The exchange suggests that CNN's M.J. Lee was right when she reported earlier this month that Trump's transition team had shut Price out of the writing of the plan — in part because they didn't want him to be able to answer questions about it.
There's another wrinkle to the fight over marketing drugs for off-label uses. Our contributor Steve Brill reports that the drug industry wants to be able to express opinions about its drugs — to doctors and even consumers — and have them be protected as free speech. It's an argument that's being pushed mainly by lawyers, but it has broader implications than just being able to load up doctors with information about the potential benefits of off-label uses. Read Brill's piece here.
Bob Herman talked to J. Mario Molina, the CEO of Molina Healthcare, about how the insurer that's doing so well under Obamacare is reacting to the latest developments. No, he's not fazed by Trump's executive order. But he's not ready to commit to staying in the marketplaces next year: "There are just too many unknowns at this point to give a definitive answer."

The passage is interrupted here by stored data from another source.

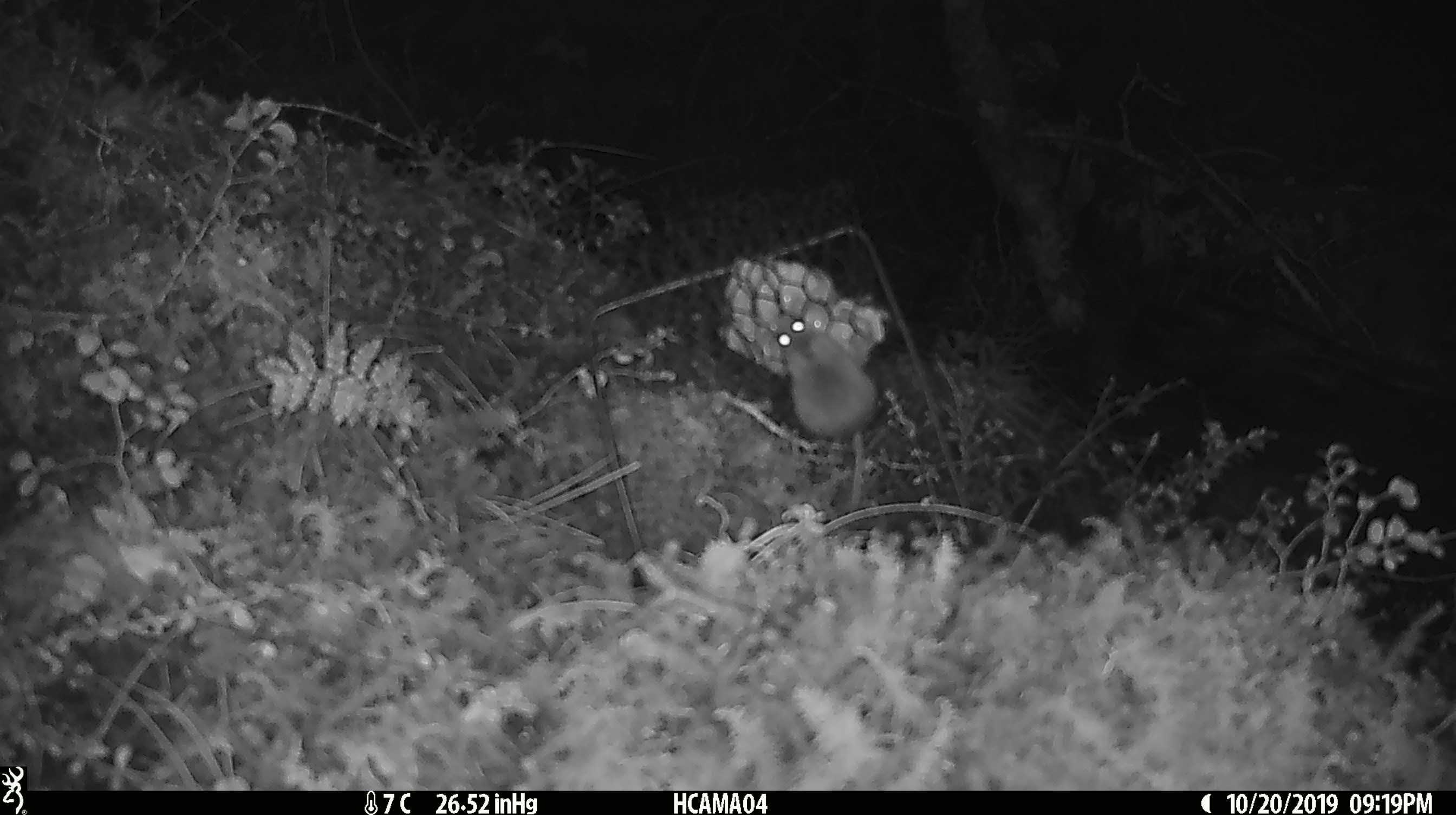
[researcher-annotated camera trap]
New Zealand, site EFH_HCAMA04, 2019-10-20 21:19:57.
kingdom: Animalia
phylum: Chordata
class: Mammalia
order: Rodentia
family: Muridae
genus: Mus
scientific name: Mus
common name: mouse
Mouse (Mus).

That's not a no, but it's a lot less upbeat than when I talked to Molina shortly after Trump's election for a pre-launch edition of Vitals. At the time, Molina said insurers needed a clear signal by May of what the rules of the road will be. It's not May yet, so it may be too soon for Molina and other insurers to give an answer. But if Molina doesn't do it, that's bad news for getting other insurers to stay in — which Republicans really need to avoid a market collapse. Read Bob's story here.

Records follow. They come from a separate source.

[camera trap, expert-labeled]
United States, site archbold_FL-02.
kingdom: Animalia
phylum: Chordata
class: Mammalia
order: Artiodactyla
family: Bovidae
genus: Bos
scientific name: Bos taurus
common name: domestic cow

America's Health Insurance Plans, the main industry trade group, seems to be making peace with the idea that the individual mandate is going away. So it's proposing a form of "continuous coverage," an idea that's also in a lot of Republican replacement plans — where people would only be guaranteed coverage for pre-existing conditions if they keep themselves insured.
In a statement to the House Ways and Means oversight subcommittee, AHIP suggested designing the plan this way: Everyone would have a chance to sign up for insurance during 2018 open enrollment, and after that, they'd have to stay insured for 12 months. If they don't, they'd either pay higher premiums when they do sign up, or they'd have to wait six months to enroll — which is how it works with Medicare Part B and D.
To get an idea of the kind of pressure congressional Republicans are under, take a look at the survey Heritage Action circulated yesterday on Obamacare repeal. It was a Heritage Foundation survey that showed 70 percent agree with the statement: "The longer Congress waits to fulfill promises to repeal Obamacare, the less likely they are to be successful." (Note: it was an online survey, not a telephone one.)
That's an acknowledgment of a real tension: Many Republicans want to make sure they don't repeal Obamacare without a replacement, but conservatives want to make sure the GOP doesn't try to back out of its promise. Heritage Action's Michael Needham is trying to put the best face on the situation: "It is important to get Obamacare repeal on the books, and Leader McConnell and Speaker Ryan are moving quickly to ensure that happens," he said in a statement to Vitals.
The Information has a good look at a bunch of Google and Alphabet alums who have headed to health care and biotech startups — 16 companies over the last five years. Why? Partly because Silicon Valley is sinking a lot of money into health care innovation — but also because, you know, they made a lot of money and now they want to do something else. Check out the piece here.
What we're watching this week: Republican retreat in Philadelphia, today through Friday.